Value analysis of user consumption behavior based on XGBoost model and K-Means model

Conference: ISCTT 2022 - 7th International Conference on Information Science, Computer Technology and Transportation
05/27/2022 - 05/29/2022 at Xishuangbanna, China

Proceedings: ISCTT 2022

Pages: 6Language: englishTyp: PDF

Authors:
Chen, Liying; Lin, Yijun; Zhang, Chunfu; Bai, Jing (School of Disciplinary Basics and Applied Statistics, Zhuhai College of Science and Technology, Zhuhai, China)

Abstract:
In recent years, with the continuous development of the Internet, digital online learning methods have become a new way for people to receive education. In this paper, user attributes and behavioral data of an online education platform are selected as samples, and the original data are pre-processed because the original data set contains a large amount of noise. Then, principal component analysis is adopted to determine the optimal number of features, and correlation analysis is used to select mutually independent features, and finally a feature set of 33 features is constructed. Based on the constructed feature set, the XGBoost model was used to predict the users' final purchase intention, and the prediction effect of the XGBoost model was found to be good based on the accuracy rate, F1 index and AUC index.
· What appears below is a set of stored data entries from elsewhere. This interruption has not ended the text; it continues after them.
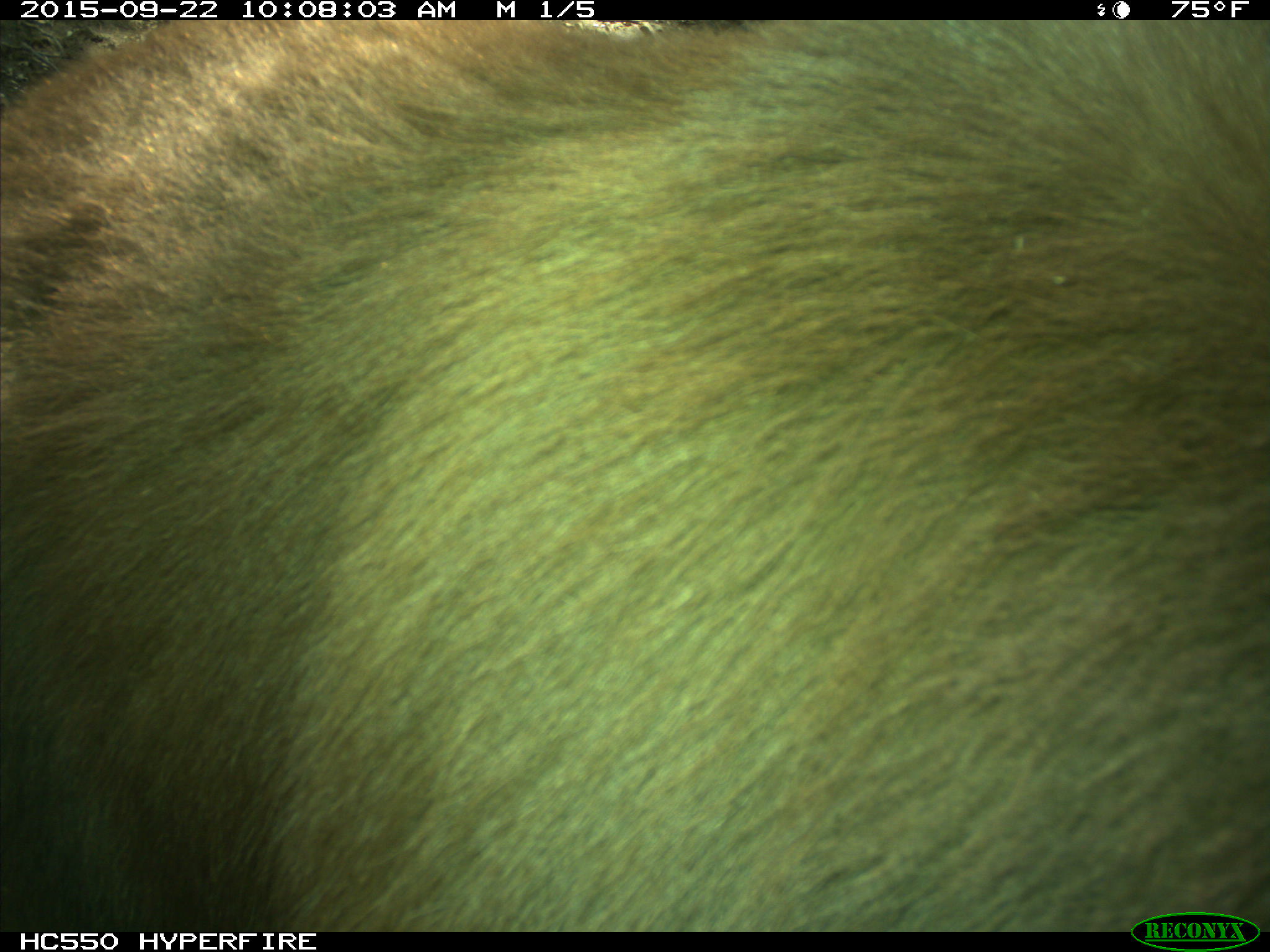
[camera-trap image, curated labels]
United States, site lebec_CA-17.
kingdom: Animalia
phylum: Chordata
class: Mammalia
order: Carnivora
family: Ursidae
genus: Ursus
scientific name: Ursus americanus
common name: american black bear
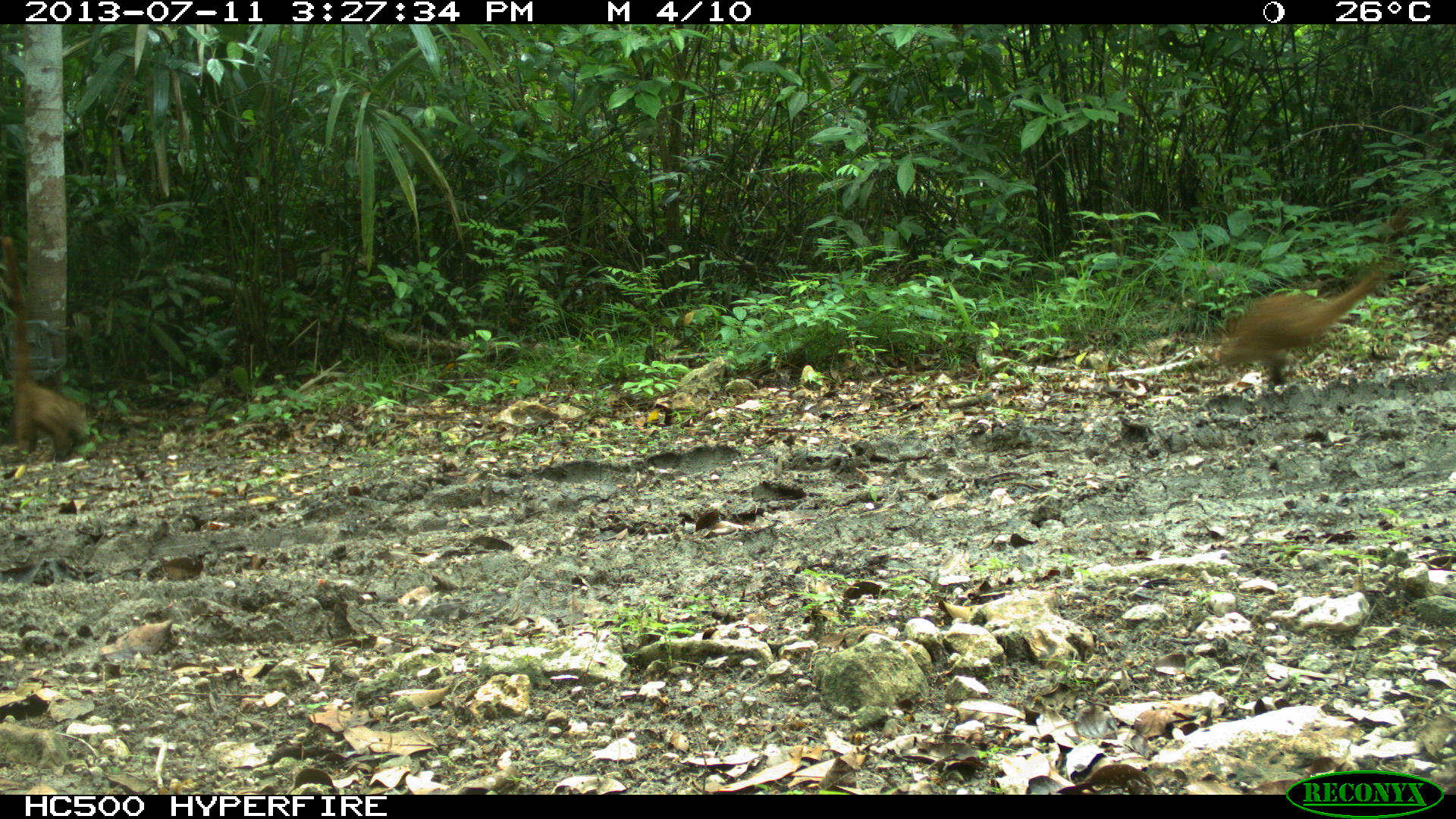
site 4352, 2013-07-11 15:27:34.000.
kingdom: Animalia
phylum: Chordata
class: Mammalia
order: Carnivora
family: Procyonidae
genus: Nasua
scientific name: Nasua narica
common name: white-nosed coati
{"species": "Nasua narica (white-nosed coati)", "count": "3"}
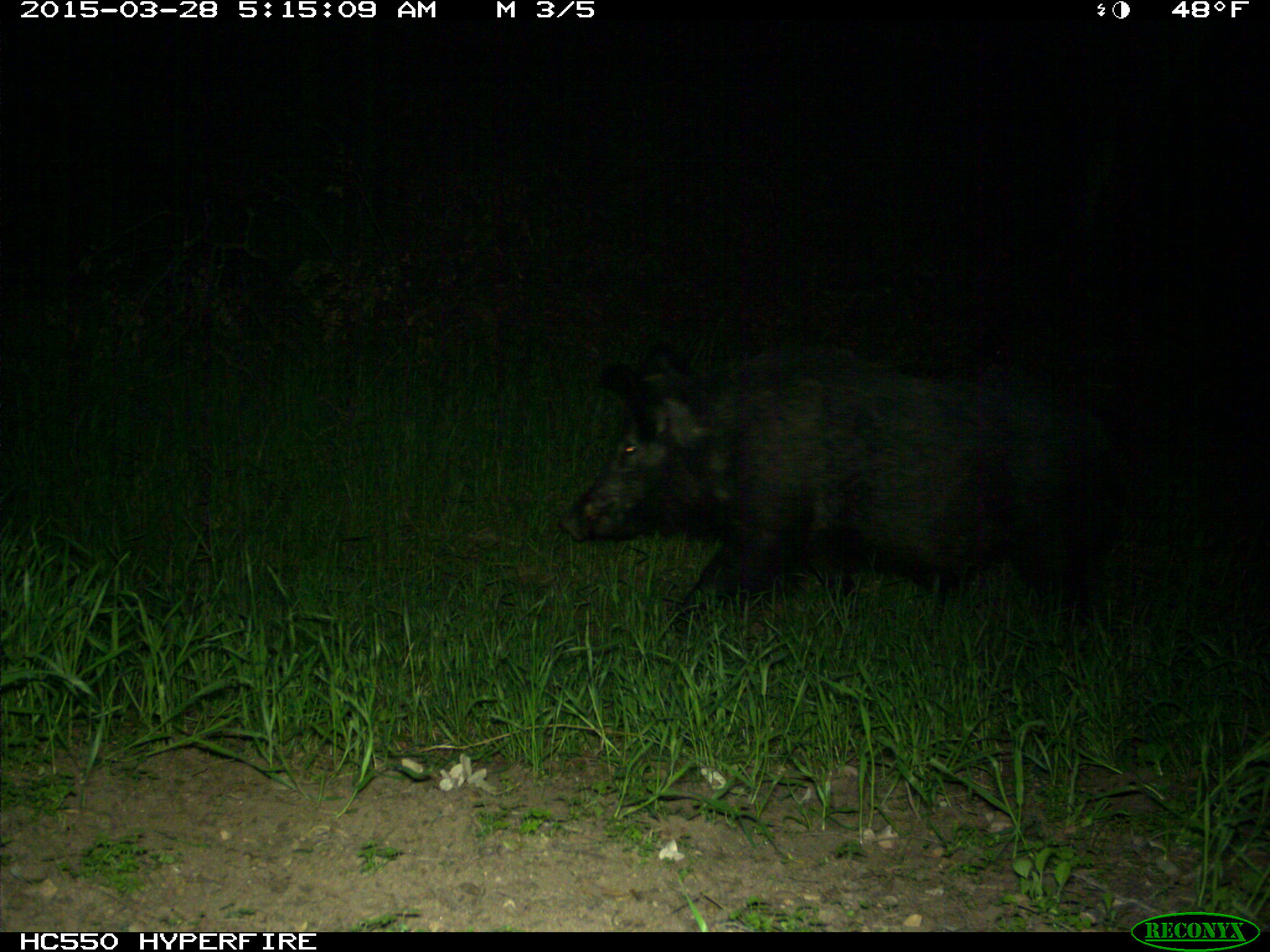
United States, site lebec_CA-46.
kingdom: Animalia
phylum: Chordata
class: Mammalia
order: Artiodactyla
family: Suidae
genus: Sus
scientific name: Sus scrofa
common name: wild boar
Sus scrofa (wild boar).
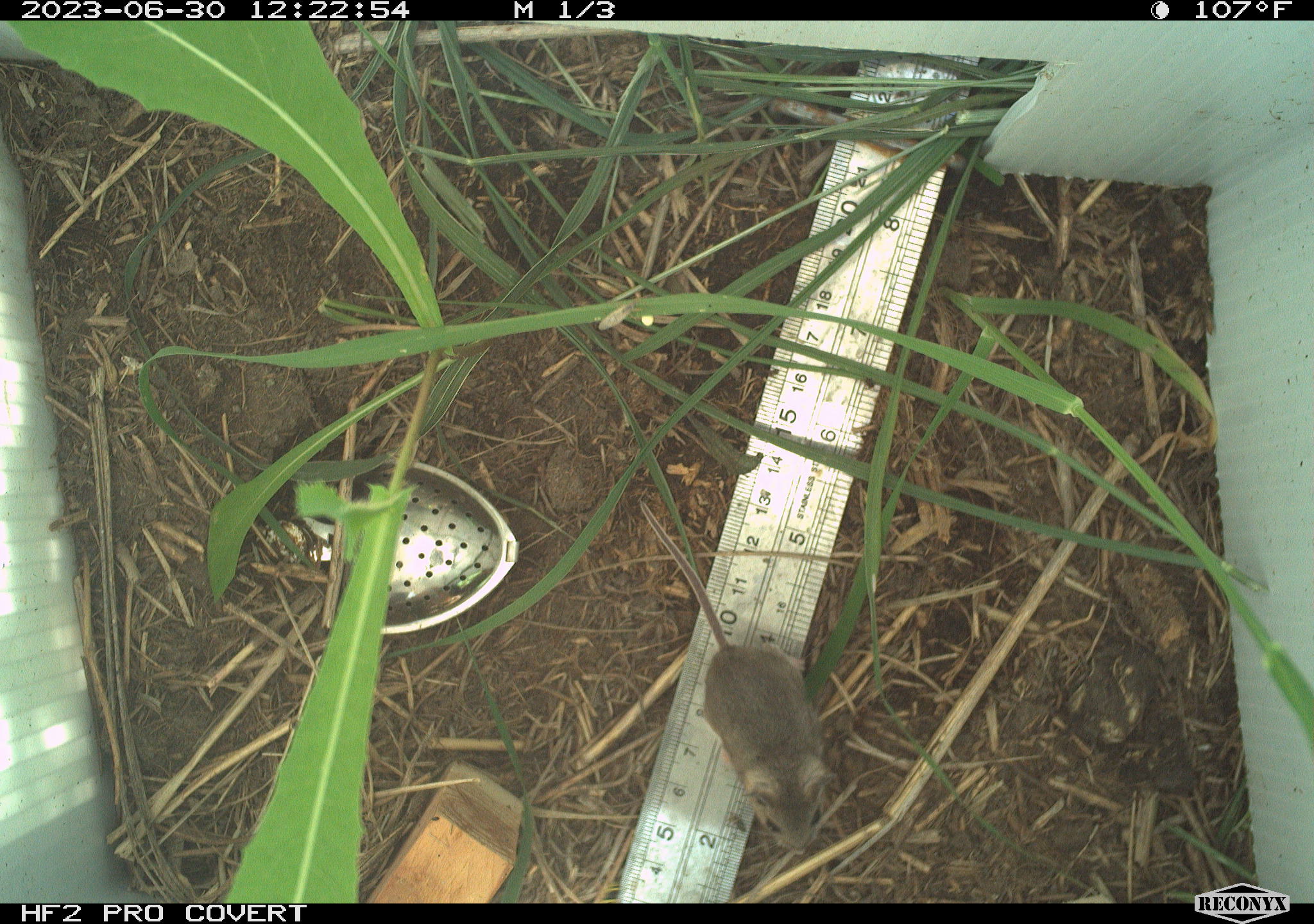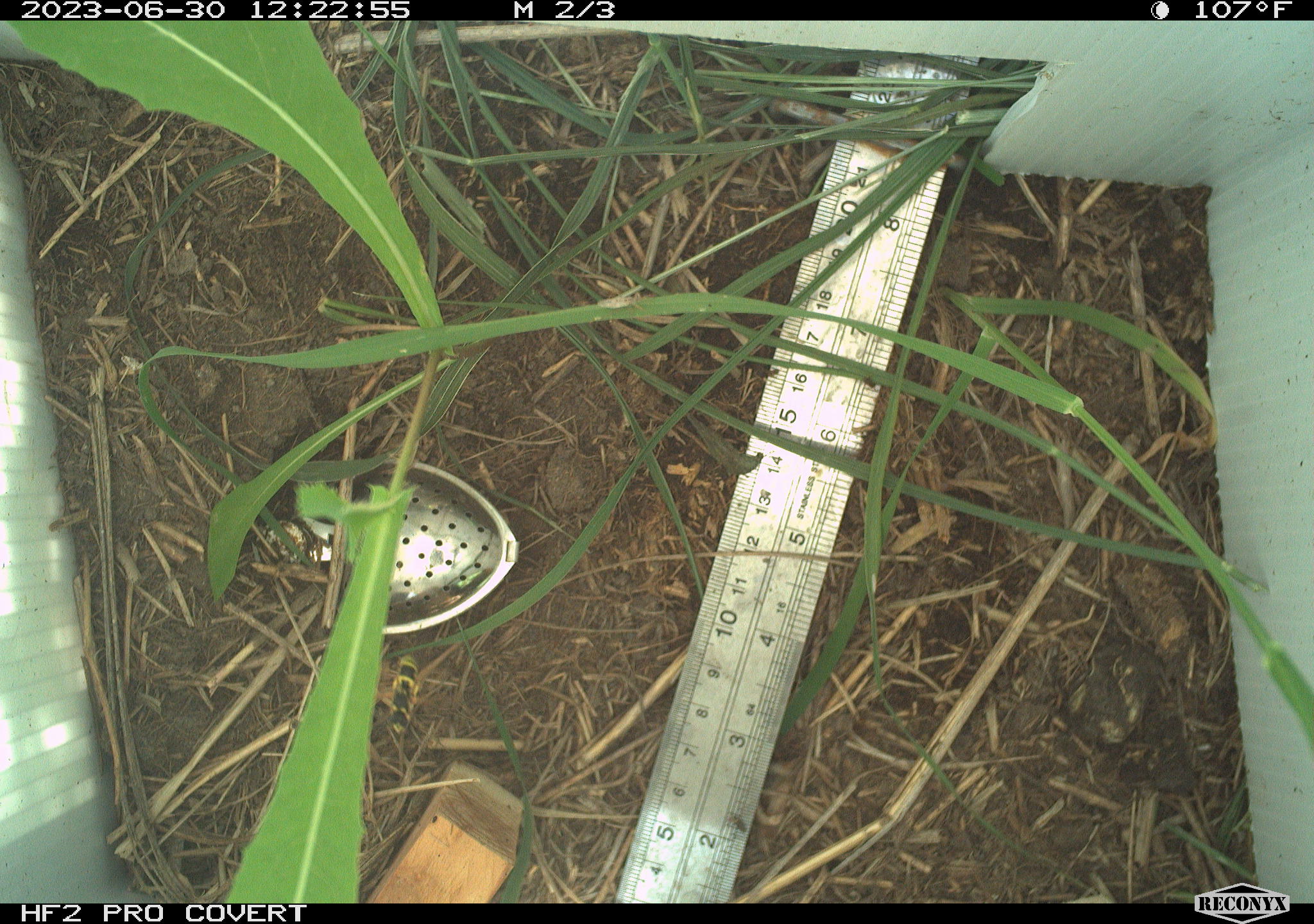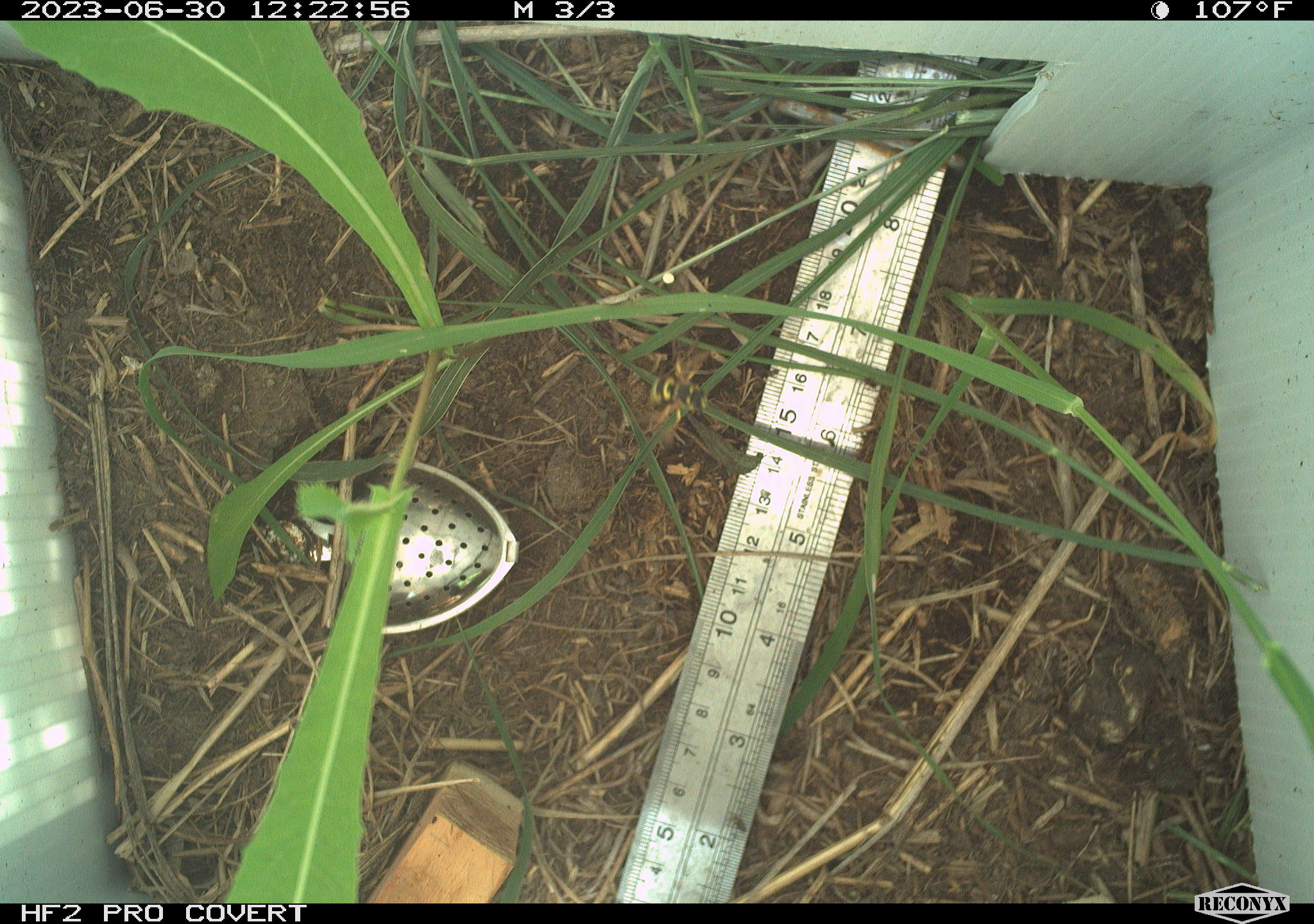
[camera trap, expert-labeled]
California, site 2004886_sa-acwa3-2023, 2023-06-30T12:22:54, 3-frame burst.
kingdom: Animalia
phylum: Chordata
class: Mammalia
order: Rodentia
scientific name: Rodentia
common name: mouse species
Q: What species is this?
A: Mouse species (Rodentia).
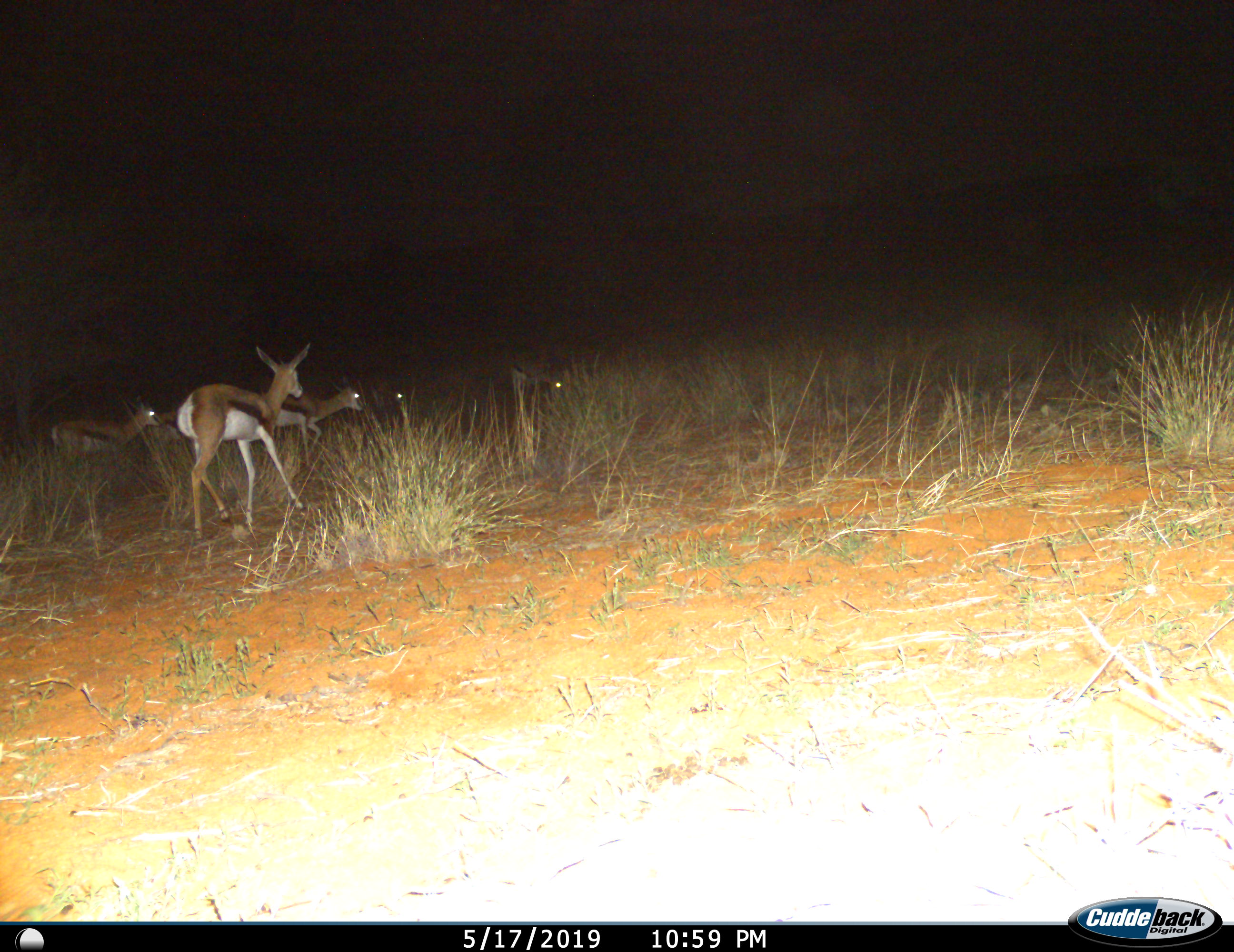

Finally, the RFM key features are constructed by combining the feature importance score map drawn by RFM model and XGBoost model, and a reasonable user value assessment model is established by using K-Means clustering algorithm to divide users into 3 categories, and then feature analysis is conducted on different user groups to compare the customer value of different types of customers, so as to develop corresponding marketing strategies.